Exercise prompt.
Count how many lines in the records below contain the word "building". Reply with the number alone.

** BEGIN Extracted information **

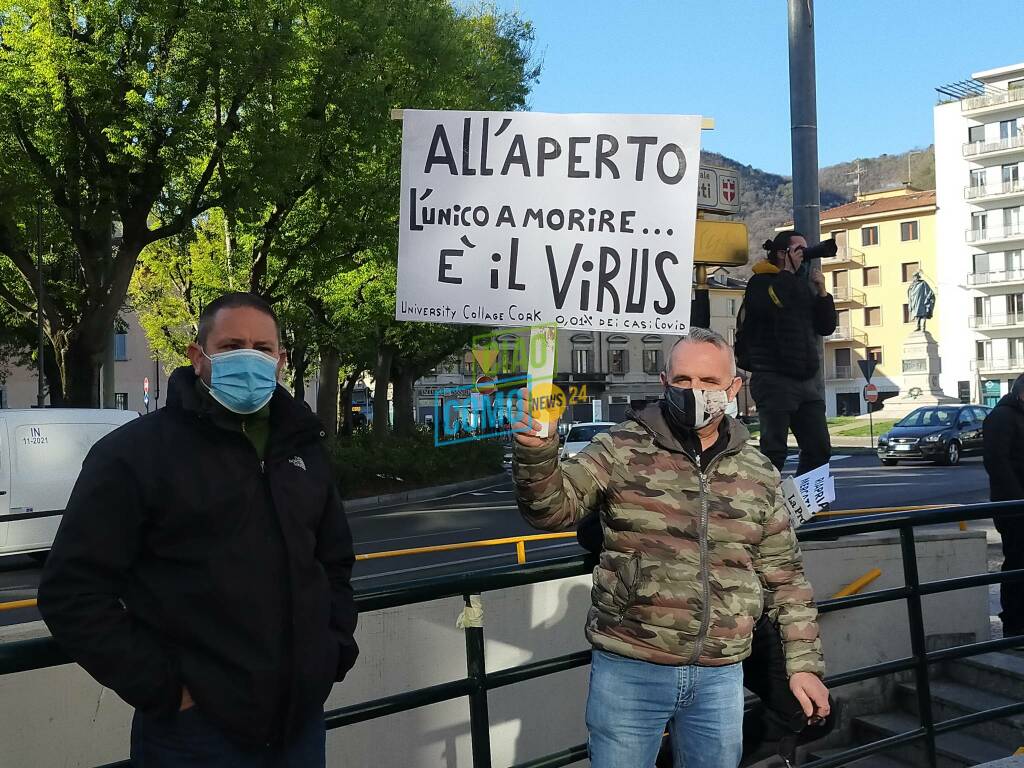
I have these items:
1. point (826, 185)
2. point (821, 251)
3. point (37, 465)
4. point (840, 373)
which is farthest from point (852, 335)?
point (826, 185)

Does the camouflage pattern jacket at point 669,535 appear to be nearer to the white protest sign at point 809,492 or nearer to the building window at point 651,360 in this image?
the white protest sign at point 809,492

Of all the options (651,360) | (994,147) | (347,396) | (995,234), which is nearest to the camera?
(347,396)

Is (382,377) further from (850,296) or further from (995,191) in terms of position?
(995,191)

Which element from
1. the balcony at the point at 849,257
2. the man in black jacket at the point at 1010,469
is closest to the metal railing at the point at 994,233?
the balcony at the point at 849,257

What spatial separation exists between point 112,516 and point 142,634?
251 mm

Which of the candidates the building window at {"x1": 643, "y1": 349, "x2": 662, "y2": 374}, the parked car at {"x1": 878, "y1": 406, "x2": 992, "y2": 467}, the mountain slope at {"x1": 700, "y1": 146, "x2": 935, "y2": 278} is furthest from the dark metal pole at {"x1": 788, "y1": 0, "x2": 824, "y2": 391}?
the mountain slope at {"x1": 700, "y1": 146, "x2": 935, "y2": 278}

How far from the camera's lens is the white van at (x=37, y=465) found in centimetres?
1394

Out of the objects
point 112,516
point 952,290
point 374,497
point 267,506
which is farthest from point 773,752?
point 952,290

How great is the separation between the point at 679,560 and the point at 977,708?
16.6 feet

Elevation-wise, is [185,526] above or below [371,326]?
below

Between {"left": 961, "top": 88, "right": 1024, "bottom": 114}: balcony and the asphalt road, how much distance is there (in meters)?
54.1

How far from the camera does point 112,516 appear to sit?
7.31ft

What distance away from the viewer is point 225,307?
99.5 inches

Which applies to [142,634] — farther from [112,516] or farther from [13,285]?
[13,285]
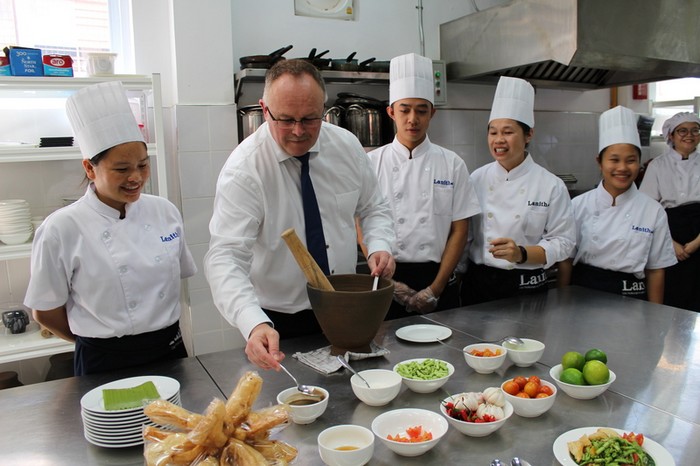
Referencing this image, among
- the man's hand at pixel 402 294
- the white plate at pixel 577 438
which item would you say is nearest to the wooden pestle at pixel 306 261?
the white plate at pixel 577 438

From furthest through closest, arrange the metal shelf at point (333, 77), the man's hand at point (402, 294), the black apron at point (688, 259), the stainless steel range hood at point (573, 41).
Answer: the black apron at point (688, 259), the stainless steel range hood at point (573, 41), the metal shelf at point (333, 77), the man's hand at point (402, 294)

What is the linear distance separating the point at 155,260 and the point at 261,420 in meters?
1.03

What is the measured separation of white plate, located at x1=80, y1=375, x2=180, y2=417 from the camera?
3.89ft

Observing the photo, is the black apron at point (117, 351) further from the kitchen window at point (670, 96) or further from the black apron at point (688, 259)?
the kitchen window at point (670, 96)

** END Extracted information **
** BEGIN Extracted information **

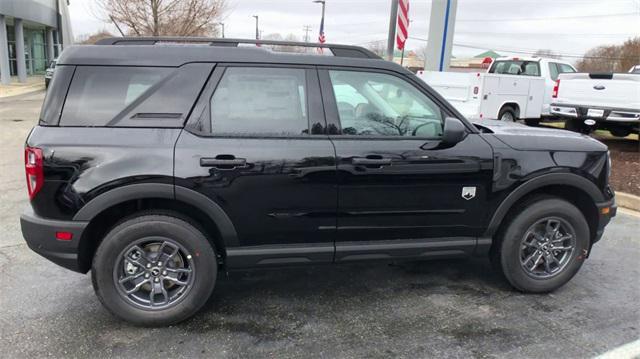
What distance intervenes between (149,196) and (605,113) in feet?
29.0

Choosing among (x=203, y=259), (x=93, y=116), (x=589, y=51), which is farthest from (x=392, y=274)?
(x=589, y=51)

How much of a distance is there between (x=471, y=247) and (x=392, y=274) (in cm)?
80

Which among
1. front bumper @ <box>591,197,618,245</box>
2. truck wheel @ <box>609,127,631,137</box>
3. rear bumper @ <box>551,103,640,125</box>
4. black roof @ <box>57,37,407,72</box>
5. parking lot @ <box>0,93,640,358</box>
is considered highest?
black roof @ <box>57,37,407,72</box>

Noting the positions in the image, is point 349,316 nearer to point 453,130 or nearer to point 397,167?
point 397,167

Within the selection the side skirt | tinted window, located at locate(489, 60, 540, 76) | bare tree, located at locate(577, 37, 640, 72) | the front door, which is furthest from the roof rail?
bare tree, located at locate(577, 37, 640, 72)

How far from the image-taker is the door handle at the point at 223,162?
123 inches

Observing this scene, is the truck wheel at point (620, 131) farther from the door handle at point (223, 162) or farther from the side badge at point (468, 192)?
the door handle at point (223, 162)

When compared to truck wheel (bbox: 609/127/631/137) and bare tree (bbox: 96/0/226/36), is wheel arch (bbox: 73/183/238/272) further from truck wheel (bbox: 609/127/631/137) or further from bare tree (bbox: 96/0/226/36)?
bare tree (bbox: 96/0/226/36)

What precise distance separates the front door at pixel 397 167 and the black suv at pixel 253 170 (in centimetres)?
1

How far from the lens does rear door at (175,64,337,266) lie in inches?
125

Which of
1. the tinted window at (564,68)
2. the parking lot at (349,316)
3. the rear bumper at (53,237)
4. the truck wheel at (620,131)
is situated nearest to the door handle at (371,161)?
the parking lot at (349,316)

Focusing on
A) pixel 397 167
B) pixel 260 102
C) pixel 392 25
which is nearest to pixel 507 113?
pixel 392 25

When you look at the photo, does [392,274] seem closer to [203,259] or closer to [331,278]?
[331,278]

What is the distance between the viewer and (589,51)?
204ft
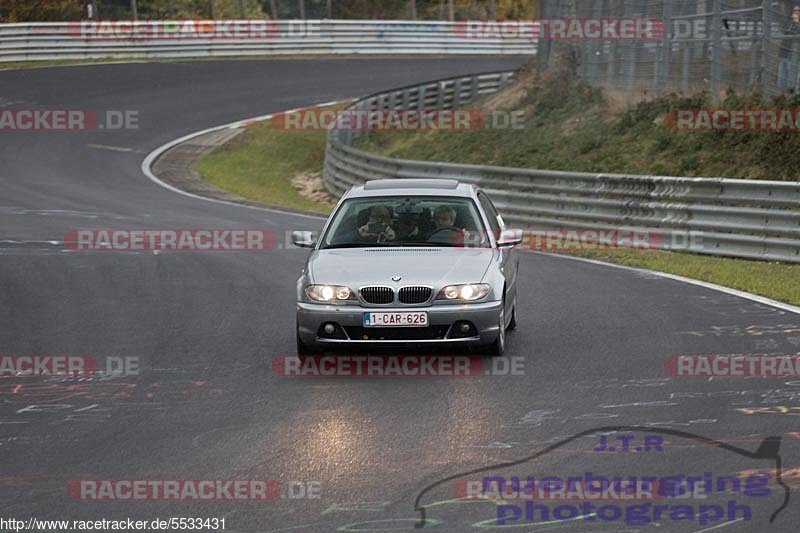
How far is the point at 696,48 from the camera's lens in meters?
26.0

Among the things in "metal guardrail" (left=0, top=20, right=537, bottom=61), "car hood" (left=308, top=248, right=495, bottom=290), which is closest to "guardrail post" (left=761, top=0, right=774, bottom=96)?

** END Extracted information **
** BEGIN Extracted information **

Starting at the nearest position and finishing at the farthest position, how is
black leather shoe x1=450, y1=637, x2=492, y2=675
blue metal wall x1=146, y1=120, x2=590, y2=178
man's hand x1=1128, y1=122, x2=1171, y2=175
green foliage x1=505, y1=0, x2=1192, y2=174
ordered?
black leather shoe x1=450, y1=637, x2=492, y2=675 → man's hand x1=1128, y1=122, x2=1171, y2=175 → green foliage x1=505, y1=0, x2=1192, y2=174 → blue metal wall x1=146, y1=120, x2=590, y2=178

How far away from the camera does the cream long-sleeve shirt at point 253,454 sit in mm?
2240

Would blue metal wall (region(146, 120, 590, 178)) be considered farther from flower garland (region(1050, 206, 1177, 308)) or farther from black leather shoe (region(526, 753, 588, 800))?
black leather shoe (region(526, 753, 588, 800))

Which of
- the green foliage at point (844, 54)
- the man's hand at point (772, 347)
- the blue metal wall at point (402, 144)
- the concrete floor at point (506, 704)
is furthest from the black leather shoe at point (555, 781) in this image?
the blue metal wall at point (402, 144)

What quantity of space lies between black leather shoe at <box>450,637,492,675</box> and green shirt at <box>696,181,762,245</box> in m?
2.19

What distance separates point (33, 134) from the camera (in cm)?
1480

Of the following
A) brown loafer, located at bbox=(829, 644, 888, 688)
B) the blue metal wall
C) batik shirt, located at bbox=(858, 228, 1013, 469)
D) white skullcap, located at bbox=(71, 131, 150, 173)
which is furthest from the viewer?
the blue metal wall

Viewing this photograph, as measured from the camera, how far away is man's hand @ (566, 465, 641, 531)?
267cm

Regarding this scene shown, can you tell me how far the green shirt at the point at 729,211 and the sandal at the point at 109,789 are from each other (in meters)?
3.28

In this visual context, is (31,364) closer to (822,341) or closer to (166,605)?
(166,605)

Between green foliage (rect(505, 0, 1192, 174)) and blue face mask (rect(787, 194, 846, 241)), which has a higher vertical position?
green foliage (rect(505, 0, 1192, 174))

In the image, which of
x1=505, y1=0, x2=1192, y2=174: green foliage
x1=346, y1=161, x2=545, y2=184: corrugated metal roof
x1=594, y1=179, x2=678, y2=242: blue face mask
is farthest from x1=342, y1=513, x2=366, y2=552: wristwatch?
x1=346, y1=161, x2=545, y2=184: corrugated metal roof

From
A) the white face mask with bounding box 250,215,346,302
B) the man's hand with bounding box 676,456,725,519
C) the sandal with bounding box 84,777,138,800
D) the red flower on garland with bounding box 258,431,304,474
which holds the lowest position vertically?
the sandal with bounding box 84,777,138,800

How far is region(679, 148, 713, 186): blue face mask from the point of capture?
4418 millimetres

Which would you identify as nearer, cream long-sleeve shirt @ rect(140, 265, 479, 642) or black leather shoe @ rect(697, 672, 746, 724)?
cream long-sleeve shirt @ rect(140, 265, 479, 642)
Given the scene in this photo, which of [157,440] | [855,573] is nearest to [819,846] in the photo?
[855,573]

** END Extracted information **

Solution to the problem.
2